Apesar dessas mudanças, talvez o aspecto mais potencialmente desumano do grupo permaneça: os jogadores ainda usam roupas justas durante os treinos, enquanto dezenas de olheiros, em sua maioria brancos, avaliam seus atributos físicos.

Joby Branion, um agente de jogadores de longa data, disse que o processo tem “sinais de escravidão”.

Ele acrescentou: “É tão desumano naquele momento neste processo quanto pode ser. Não é sobre você. É sobre a aparência do seu corpo.”

Este ano, 17 dos principais candidatos participarão da primeira rodada do draft em Kansas City, Missouri, na quinta-feira, com a liga pagando passagens aéreas e hotéis para os jogadores e vários de seus familiares e amigos. Lá, eles esperarão para ouvir seus nomes serem chamados na sala verde do draft, que a NFL disse que parecerá mais uma sala de estar do que a mesa rígida usada nos últimos anos, quando alguns candidatos esperavam em salas divididas.

Markman disse que as redes também reduziram alguns dos closes de jogadores ansiosos enquanto esperam para ter seus nomes chamados.

Ainda assim, a noite pode rapidamente e imprevisivelmente azedar se o nome de um jogador não for chamado por horas, ou de forma alguma. O potencial para esse estresse e constrangimento é o motivo pelo qual Brad Blank, um agente de longa data que representou o ex-atacante D’Brickashaw Ferguson, o ex-atacante Chris Canty e outros jogadores importantes, diz a seus principais candidatos para pular o draft.

“Meu conselho para qualquer pessoa é: ‘Não vá. Fique em casa, sem pressão’”, disse.

Mas alguns jogadores ignoraram o conselho de Blank porque viram o draft, incluindo a chance de usar o boné do novo time, segurar uma camisa e abraçar Goodell na TV nacional, como um rito de passagem.
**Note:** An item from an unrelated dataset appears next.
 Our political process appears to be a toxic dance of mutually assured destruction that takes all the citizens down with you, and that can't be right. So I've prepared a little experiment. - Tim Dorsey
Blank lembrou-se da mãe de um dos principais candidatos a rejeitar seu conselho.

“Ela me criticou: ‘Este é o nosso momento. Nós vamos e vamos abraçar o comissário’”, disse Blank.

Markman disse que a ESPN começou a deixar de focar nos jogadores na sala verde depois de 2013, quando o quarterback Geno Smith passou toda a primeira rodada sem ser escolhido.

“Toda vez que alguém era escolhido, a câmera olhava para mim e criava uma percepção de negatividade que não existia”, disse Smith.

Imaginando que seu nome não seria chamado, Smith saiu antes do final do primeiro round para comemorar o aniversário de sua mãe. Sua partida, porém, levou a sugestões de que ele era amargo.

“Como produtores de TV, pensamos, isso vai capturar audiência e vai ser uma história suculenta, e certifique-se de ter câmeras com esses caras”, disse Markman. Agora, “não precisamos mostrar esse tipo de cara que deveria estar tendo os melhores dias de sua vida e isso se torna um pesadelo. Não vamos tirar vantagem dele nesta situação.”

Smith, agora com o Seattle Seahawks, disse que não percebeu como foi retratado até mais tarde. Ele não planejava voltar no dia seguinte, mas sua mãe o convenceu a comparecer.

Quando o Jets draftou Smith na segunda rodada com a 39ª escolha geralele exalou visivelmente quando as câmeras o seguiram para apertar a mão de Goodell e sua voz falhou ao descrever seu alívio em uma entrevista.

Depois que Smith viu o quarterback Malik Willis, um jogador projetado na primeira rodada, cair para o Tennessee Titans na terceira rodada no ano passado, ele ligou para tranquilizá-lo. Smith também disse que disse a Lamar Jackson, que foi o último jogador na sala verde antes de os Ravens o selecionarem com a escolha final da primeira rodada em 2018, que ele deveria ter ido mais alto. “Eu mandei uma mensagem para ele, ‘faça-os pagar’.”